Duarte Santos discorda de qualquer uma das propostas governamentais. Ao seu lado, está um representante de encarregados de educação, um professor e uma associação local também ouvidos pelo Tai Chung Pou. Mais do que aumentar o limite etário para a entrada nas salas de Jogo, estas personalidades defendem que o Executivo deve apostar na prevenção e na educação.
“Há outras maneiras que temos à nossa disposição para actuar”, defendeu o presidente da Associação dos Pais e Encarregados de Educação da Escola Portuguesa de Macau (EPM), Oliveira Paulo. De acordo com o responsável, toda a sociedade de Macau sofre de falta de maturidade, “não são só os jovens de 16 e 18 anos”. “É um disparate. A juventude não tem nenhuma dificuldade em perceber os perigos do Jogo”, criticou. É preciso sim atentar ao facto de os mais novos terem acesso fácil ao dinheiro, bem como à falta de cuidado no acompanhamento dos filhos por parte dos pais, acrescentou.

O que fazer
• 1. No excerto sobre o limite etário para entrar nas salas de Jogo em Macau, quem é o presidente da Associação dos Pais e Encarregados de Educação da Escola Portuguesa de Macau?
• 2. Retoma o excerto sobre o limite etário para entrar nas salas de Jogo em Macau e continua-o a partir da sua última frase.

Registos do conjunto de dados
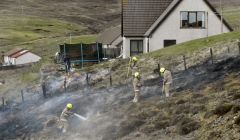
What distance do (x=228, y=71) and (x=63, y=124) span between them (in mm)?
12602

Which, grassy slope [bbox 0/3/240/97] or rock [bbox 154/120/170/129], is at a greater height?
grassy slope [bbox 0/3/240/97]

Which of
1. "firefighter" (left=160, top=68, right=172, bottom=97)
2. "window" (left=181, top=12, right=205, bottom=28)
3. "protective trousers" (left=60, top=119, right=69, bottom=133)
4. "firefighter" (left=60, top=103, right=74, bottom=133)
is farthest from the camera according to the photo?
"window" (left=181, top=12, right=205, bottom=28)

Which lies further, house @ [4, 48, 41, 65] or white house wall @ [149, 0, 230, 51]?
house @ [4, 48, 41, 65]

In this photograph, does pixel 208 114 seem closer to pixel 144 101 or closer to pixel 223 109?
pixel 223 109

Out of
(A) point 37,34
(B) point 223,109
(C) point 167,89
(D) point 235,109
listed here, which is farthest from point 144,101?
(A) point 37,34

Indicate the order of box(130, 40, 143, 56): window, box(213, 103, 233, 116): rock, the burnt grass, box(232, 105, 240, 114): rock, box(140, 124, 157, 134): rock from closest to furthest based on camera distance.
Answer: box(232, 105, 240, 114): rock < the burnt grass < box(213, 103, 233, 116): rock < box(140, 124, 157, 134): rock < box(130, 40, 143, 56): window

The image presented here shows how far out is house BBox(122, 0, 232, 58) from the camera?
59.2m

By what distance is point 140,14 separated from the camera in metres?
61.2

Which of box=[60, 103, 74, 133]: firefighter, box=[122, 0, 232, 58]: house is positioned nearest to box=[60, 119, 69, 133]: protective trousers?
box=[60, 103, 74, 133]: firefighter

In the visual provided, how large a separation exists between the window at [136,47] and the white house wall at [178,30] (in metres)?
1.37

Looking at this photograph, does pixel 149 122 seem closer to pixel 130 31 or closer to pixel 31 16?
pixel 130 31

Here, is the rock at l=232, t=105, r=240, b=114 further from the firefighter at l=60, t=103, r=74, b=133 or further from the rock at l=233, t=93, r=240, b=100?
the firefighter at l=60, t=103, r=74, b=133

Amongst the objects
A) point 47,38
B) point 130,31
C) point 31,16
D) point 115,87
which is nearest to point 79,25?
point 31,16

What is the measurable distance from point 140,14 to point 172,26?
4175 millimetres
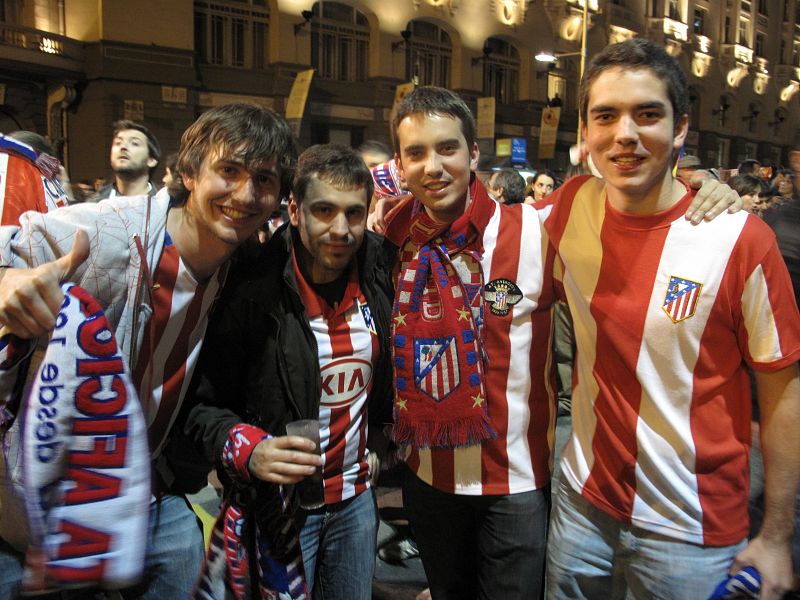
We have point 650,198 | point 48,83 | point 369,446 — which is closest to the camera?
point 650,198

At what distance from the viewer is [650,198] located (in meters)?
1.92

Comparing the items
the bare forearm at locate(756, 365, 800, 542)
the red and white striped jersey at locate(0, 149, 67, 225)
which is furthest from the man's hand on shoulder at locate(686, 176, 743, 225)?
the red and white striped jersey at locate(0, 149, 67, 225)

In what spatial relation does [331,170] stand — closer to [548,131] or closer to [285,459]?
[285,459]

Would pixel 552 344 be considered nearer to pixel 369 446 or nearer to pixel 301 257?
pixel 369 446

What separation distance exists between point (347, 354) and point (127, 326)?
0.75 meters

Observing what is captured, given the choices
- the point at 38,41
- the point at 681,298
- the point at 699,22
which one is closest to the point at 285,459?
the point at 681,298

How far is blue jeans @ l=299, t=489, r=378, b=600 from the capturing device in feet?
7.51

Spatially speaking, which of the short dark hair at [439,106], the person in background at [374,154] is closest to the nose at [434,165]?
the short dark hair at [439,106]

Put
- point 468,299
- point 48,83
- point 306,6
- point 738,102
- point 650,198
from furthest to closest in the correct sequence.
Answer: point 738,102 → point 306,6 → point 48,83 → point 468,299 → point 650,198

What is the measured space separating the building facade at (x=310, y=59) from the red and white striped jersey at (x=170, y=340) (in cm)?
1536

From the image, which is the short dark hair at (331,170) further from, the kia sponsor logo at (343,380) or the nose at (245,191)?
the kia sponsor logo at (343,380)

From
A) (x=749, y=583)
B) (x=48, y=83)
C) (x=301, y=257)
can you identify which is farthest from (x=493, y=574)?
(x=48, y=83)

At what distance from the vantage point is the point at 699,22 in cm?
3228

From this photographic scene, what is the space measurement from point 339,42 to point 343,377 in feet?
64.0
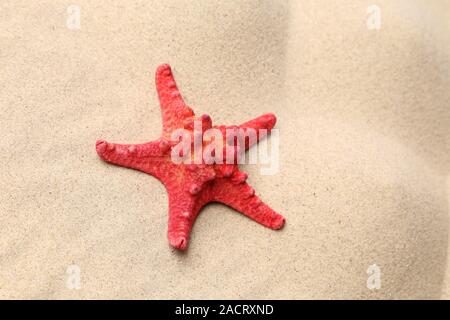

Respostas ao exercício
• 1. Oliveira Paulo.

• 2.
Oliveira Paulo alertou ainda que a legislação não se deve reger pela economia e pelas necessidades do mercado. A mesma opinião tem a presidente da Associação de Pesquisa de Delinquência Juvenil de Macau, Penny Chan. A responsável vai mais longe e acusa o Governo de estar a ser “pouco racional” ao querer avançar com ambas as medidas. “Estão a pensar demasiado em termos económicos. Não podemos mudar a lei consoante o mercado. Estipulamos os 18 anos quando precisamos de trabalhadores para os casinos e passados alguns anos voltamos a subir a idade quando já não é conveniente”, reprovou.
Ao longo da sua carreira, Pedro Lobo, professor da EPM, tem visto alunos a optar por terminar o 12º ou o 9º anos de escolaridade para trabalhar no sector do Jogo. Algo que o Executivo quer combater. “Não podemos impedir ninguém de fazer a sua vida e de escolher o seu percurso profissional”, sustentou.
Se estivéssemos num campo de futebol, o resultado estaria 4-1. O único responsável a revelar-se incondicionalmente a favor da aplicação dos 21 anos para entrar nos casinos foi o secretário-geral da Caritas, Paul Pun. “Está certo que para casar, conduzir e assinar contratos o limite mínimo seja os 18 anos, porque são direitos naturais do ser humano”, frisou.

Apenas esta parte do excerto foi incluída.